Normalerweise gehört es beim Fußball zum guten Ton, dass sich ein Trainer nicht über einen gegnerischen Verein äußert. Ein meinungsstarker Typ wie Cottbus-Coach Claus-Dieter Wollitz macht da gerne mal eine Ausnahme. Schon während der Pressekonferenz vor dem Heimspiel gegen den 1. FC Saarbrücken brach der 59-Jährige eine Lanze für seinen Saarbrücker Kollegen Rüdiger Ziehl. „Er erreicht das Halbfinale im DFB-Pokal. Das hat Körner gekostet. Und dennoch spielt man in der Liga bis zwei Spieltage vor Schluss um den Aufstieg mit. Das ist eine fantastische Leistung. Und dann gibt es beim jedem Heimspiel Trainer-Raus-Rufe“, wunderte sich „Pele“. Nach dem 4:1-Sieg gegen den FCS sprang er dann dem frustrierten Ziehl noch einmal zur Seite: „Rüdiger hat in Saarbrücken nachweislich gute Arbeit geleistet, die Rufe kann ich nicht nachvollziehen.

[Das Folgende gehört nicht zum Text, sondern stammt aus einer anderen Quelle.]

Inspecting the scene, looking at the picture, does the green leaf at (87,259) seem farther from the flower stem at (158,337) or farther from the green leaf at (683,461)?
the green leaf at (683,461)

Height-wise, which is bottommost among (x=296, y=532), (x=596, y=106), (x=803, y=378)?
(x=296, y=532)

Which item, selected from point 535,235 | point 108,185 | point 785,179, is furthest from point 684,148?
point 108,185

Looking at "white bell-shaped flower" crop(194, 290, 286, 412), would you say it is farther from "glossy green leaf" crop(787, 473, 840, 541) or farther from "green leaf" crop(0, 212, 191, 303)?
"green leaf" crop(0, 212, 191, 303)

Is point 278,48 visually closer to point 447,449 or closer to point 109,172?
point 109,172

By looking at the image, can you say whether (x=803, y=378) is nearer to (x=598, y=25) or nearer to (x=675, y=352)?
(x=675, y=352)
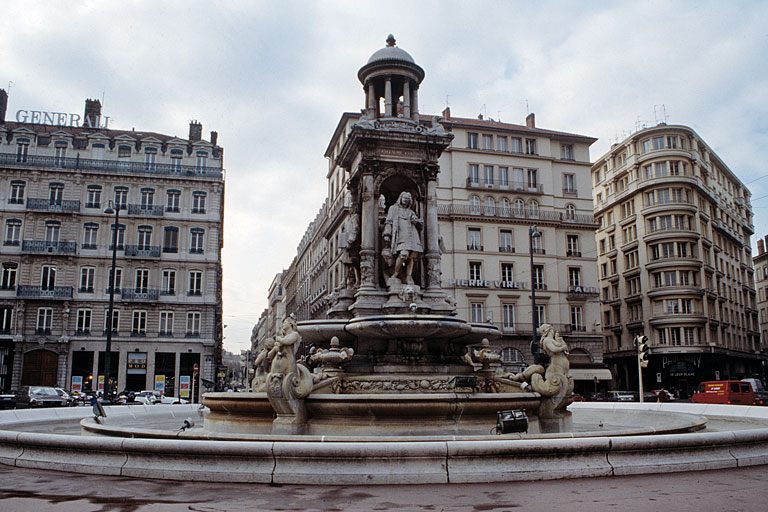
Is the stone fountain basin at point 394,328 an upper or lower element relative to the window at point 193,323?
lower

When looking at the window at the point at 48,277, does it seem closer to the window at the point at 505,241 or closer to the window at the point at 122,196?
the window at the point at 122,196

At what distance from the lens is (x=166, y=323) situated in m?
51.9

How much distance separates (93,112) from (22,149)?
362 inches

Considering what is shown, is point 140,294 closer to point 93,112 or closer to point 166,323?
point 166,323

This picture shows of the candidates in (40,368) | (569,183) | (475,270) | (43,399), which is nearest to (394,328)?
(43,399)

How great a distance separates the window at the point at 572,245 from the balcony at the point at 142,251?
33093 millimetres

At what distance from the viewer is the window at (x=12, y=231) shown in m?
51.2

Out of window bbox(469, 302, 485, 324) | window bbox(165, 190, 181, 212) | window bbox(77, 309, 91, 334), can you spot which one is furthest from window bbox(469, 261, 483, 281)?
window bbox(77, 309, 91, 334)

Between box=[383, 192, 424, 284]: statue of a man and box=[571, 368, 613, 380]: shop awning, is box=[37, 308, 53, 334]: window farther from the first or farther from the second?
box=[383, 192, 424, 284]: statue of a man

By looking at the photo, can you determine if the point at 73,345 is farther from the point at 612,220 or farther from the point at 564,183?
the point at 612,220

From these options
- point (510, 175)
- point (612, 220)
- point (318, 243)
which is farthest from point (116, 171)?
point (612, 220)

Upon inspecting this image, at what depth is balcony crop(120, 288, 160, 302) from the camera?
169 ft

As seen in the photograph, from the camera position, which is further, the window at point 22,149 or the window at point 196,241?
the window at point 196,241

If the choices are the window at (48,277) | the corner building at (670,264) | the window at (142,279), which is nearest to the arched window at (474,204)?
the corner building at (670,264)
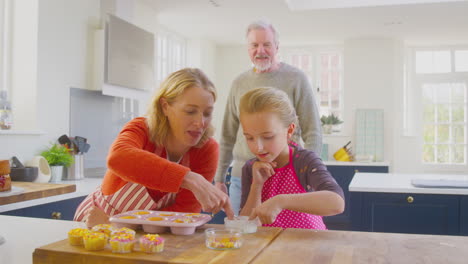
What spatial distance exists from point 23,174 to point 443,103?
6.04 metres

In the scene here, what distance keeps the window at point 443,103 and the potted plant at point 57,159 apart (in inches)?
214

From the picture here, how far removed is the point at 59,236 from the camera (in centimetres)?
121

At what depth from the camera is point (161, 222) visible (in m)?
1.14

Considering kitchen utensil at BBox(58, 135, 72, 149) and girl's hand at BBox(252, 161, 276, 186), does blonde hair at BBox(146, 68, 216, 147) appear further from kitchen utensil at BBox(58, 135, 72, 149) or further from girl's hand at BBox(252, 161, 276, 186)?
kitchen utensil at BBox(58, 135, 72, 149)

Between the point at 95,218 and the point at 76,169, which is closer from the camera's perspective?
the point at 95,218

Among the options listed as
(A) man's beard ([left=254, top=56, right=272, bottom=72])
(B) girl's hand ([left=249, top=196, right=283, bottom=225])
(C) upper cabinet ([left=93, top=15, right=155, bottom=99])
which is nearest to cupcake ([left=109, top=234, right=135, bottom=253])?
(B) girl's hand ([left=249, top=196, right=283, bottom=225])

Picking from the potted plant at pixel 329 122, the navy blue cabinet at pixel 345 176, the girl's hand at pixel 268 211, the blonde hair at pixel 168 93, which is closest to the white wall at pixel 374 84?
the potted plant at pixel 329 122

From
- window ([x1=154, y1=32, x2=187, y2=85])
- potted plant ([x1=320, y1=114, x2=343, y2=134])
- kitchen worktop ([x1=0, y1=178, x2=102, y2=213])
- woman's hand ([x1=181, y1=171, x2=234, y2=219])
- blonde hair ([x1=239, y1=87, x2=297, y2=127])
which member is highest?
window ([x1=154, y1=32, x2=187, y2=85])

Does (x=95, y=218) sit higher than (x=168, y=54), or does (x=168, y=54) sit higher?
(x=168, y=54)

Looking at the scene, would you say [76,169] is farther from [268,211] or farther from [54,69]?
[268,211]

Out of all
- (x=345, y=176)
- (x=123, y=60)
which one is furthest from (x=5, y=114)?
(x=345, y=176)

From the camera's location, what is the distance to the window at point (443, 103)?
6715 mm

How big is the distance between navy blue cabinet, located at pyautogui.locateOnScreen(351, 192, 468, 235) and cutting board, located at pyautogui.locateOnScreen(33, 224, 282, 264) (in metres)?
1.67

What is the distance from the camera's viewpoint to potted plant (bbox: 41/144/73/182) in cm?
314
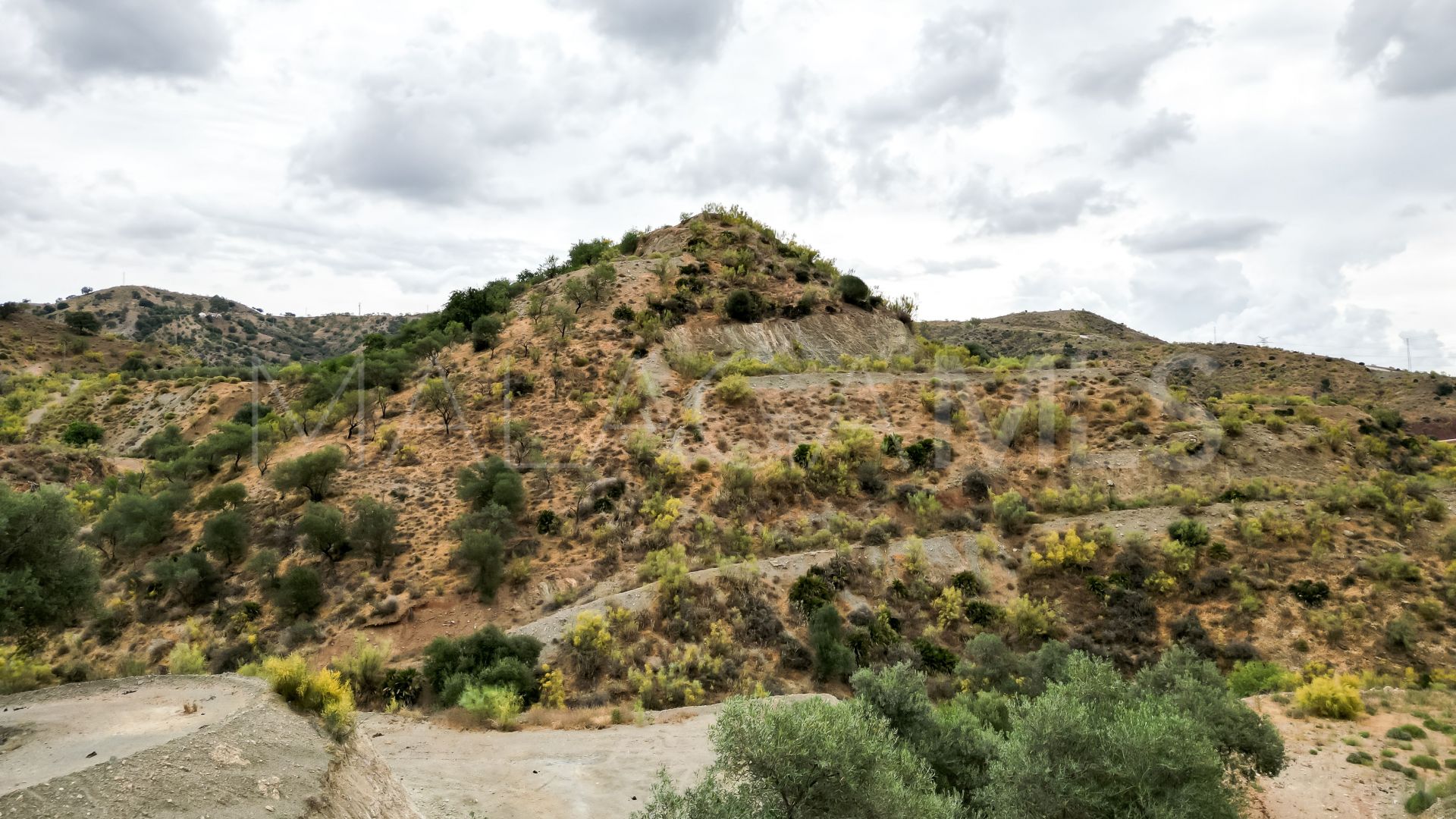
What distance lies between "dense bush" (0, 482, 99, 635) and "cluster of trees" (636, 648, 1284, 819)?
11.2m

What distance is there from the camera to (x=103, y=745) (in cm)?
763

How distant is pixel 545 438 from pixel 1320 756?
25745mm

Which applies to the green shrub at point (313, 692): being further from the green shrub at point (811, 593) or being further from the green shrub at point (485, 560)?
the green shrub at point (811, 593)

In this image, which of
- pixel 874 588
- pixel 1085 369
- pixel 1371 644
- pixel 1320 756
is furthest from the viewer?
pixel 1085 369

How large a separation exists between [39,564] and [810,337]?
109 ft

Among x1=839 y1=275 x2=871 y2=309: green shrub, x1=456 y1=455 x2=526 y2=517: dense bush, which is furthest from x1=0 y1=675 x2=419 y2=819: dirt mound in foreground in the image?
x1=839 y1=275 x2=871 y2=309: green shrub

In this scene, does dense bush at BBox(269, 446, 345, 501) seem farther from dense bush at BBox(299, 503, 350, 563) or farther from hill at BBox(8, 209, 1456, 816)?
dense bush at BBox(299, 503, 350, 563)

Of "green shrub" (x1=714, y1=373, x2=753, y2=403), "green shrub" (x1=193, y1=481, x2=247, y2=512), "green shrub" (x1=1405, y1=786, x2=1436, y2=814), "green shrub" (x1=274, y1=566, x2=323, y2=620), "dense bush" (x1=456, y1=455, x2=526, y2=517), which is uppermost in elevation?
"green shrub" (x1=714, y1=373, x2=753, y2=403)

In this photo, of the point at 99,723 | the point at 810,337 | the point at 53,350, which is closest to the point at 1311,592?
the point at 810,337

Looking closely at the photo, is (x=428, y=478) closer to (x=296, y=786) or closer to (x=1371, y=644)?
(x=296, y=786)

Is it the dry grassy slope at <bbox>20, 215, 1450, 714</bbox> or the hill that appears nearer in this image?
the hill

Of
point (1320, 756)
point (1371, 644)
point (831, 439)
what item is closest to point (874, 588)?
point (831, 439)

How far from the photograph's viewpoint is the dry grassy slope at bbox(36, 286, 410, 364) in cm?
9581

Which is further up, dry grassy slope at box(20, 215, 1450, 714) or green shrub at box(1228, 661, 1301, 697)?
dry grassy slope at box(20, 215, 1450, 714)
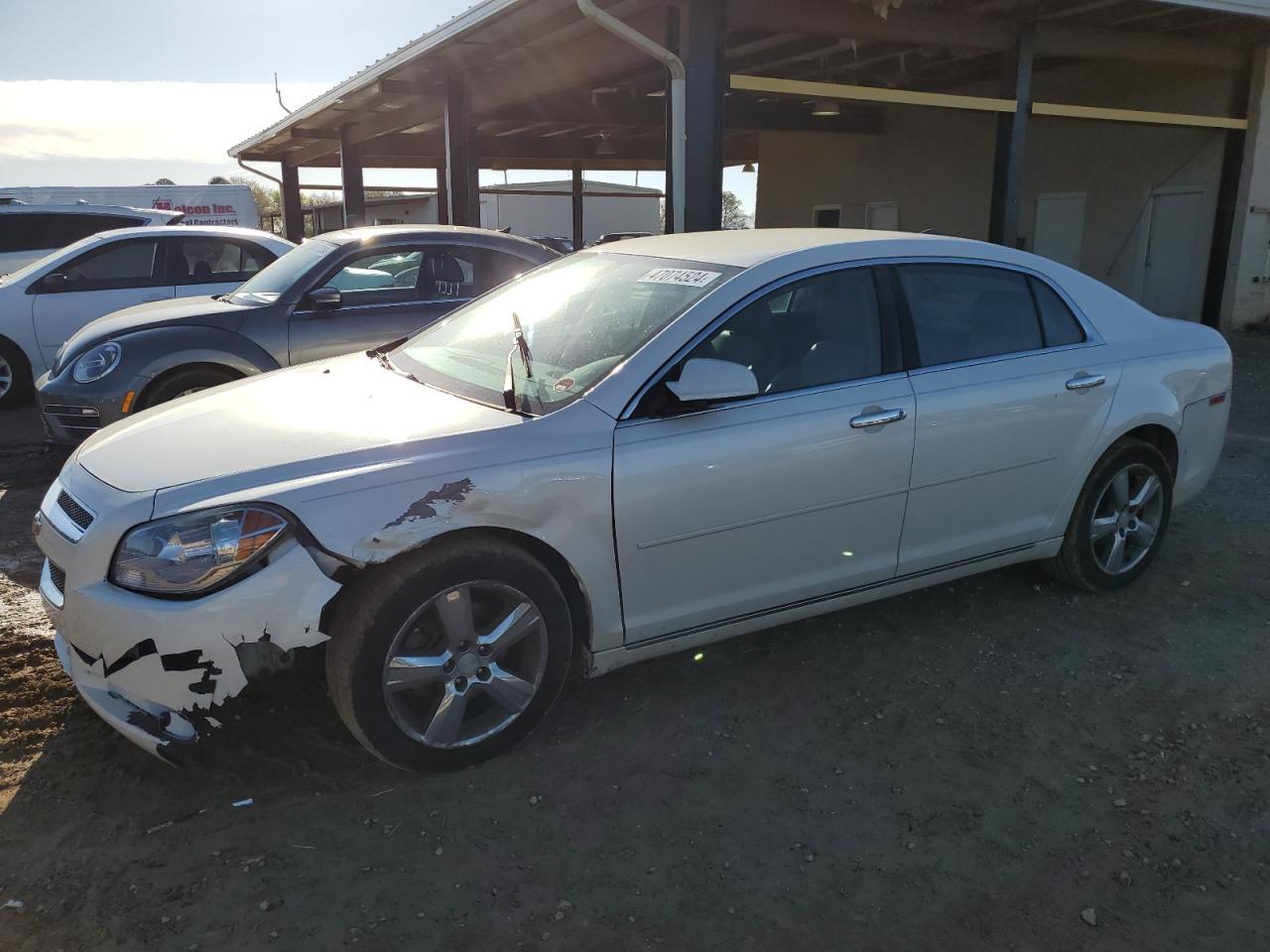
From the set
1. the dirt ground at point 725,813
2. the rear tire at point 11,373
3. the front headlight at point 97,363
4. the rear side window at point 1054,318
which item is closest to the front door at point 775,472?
the dirt ground at point 725,813

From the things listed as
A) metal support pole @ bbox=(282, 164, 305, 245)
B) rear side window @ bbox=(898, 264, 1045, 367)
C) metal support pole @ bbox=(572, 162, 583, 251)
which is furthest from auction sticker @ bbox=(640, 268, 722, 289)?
metal support pole @ bbox=(572, 162, 583, 251)

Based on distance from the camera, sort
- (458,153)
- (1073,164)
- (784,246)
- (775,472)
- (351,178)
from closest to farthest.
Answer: (775,472)
(784,246)
(458,153)
(1073,164)
(351,178)

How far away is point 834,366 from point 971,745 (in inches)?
54.4

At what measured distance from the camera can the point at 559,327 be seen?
141 inches

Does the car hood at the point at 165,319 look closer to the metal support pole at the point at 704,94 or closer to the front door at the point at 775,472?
the metal support pole at the point at 704,94

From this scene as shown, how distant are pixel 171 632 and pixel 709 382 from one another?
170 cm

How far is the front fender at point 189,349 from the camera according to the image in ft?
19.9

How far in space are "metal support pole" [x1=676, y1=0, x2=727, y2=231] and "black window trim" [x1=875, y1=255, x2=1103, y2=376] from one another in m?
4.79

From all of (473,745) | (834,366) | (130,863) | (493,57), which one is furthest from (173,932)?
(493,57)

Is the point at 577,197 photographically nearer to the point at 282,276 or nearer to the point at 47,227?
the point at 47,227

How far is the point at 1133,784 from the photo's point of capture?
118 inches

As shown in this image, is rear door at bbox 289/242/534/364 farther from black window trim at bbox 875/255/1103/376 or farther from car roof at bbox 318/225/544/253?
black window trim at bbox 875/255/1103/376

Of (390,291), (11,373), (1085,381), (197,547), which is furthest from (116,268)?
(1085,381)

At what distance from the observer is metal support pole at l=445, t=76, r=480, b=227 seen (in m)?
12.7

Aber das sind die Eigenarten von Traditionsvereinen.“ Der angesprochene Ziehl saß mit versteinerter Mine nebendran und mochte sich mit den Turbulenzen in der Heimat nicht sonderlich auseinandersetzen. „Ich kann die Menschen nicht beeinflussen. Das Einzige, was wir beeinflussen können, ist, dass wir versuchen, möglichst viele Spiele zu gewinnen.“ Nach zwei Siegen in Hannover und zu Hause gegen Viktoria Köln schien sich die Stimmung ein wenig beruhigt zu haben. Die zur Viererkette umfunktionierte Abwehrreihe funktionierte wesentlich besser als die zuvor vom verletzten Kapitän Manuel Zeitz organisierte Dreierkette. Nach sieben Spieltagen hatte der FCS die beste Defensive der Liga. Und nun der Aussetzer von Cottbus. „Das Spiel müssen wir ganz schnell abhaken. Wenn Du Dir die ersten zwei Tore selbst reinmachst, dann wird es schwer zu gewinnen. Der Gegner hat einen Lauf, irgendwann war jeder enge Ball auf ihrer Seite“, sagte Verteidiger Calogero Rizzuto. Trainer Ziehl hatte noch eine andere Erklärung: „Wir wollten nicht, dass es ein wildes Spiel wird. Aber wir haben es zu einem gemacht.“
Wollitz wundert sich über FCS-Umfeld
Vielleicht wäre alles anderes gekommen, wenn der schwache Schiedsrichter Mario Hildenbrand nach elf Minuten auf den Elfmeter-Punkt gezeigt hätte, als Richard Neudecker beim Torschuss regelwidrig gehindert wurde. Doch das erste Gegentor verursachte der FCS selbst. Dominik Becker und Torwart Philipp Menzel behinderten sich nach einem langen Ball gegenseitig. Der Ex-Lauterer Timmy Thiele bedankte sich mit dem ersten von vier Treffern. Beim zweiten Gegentor sah Menzel abermals nicht gut aus, wollte aber ein Foul gesehen haben. Die TV-Bilder geben hier allerdings eher dem Schiri Recht. Der eingewechselte Tim Civeja verkürzte noch vor dem Halbzeitpfiff und wenn Cottbus Torwart Elias Bethke nicht sein ganzes Können aufgeboten hätte, hätte Kasim Rabihic nur 30 Sekunden später den Ausgleich erzielt. „Das Spiel war enger als es das Ergebnis vermuten lässt“, sagte Wollitz.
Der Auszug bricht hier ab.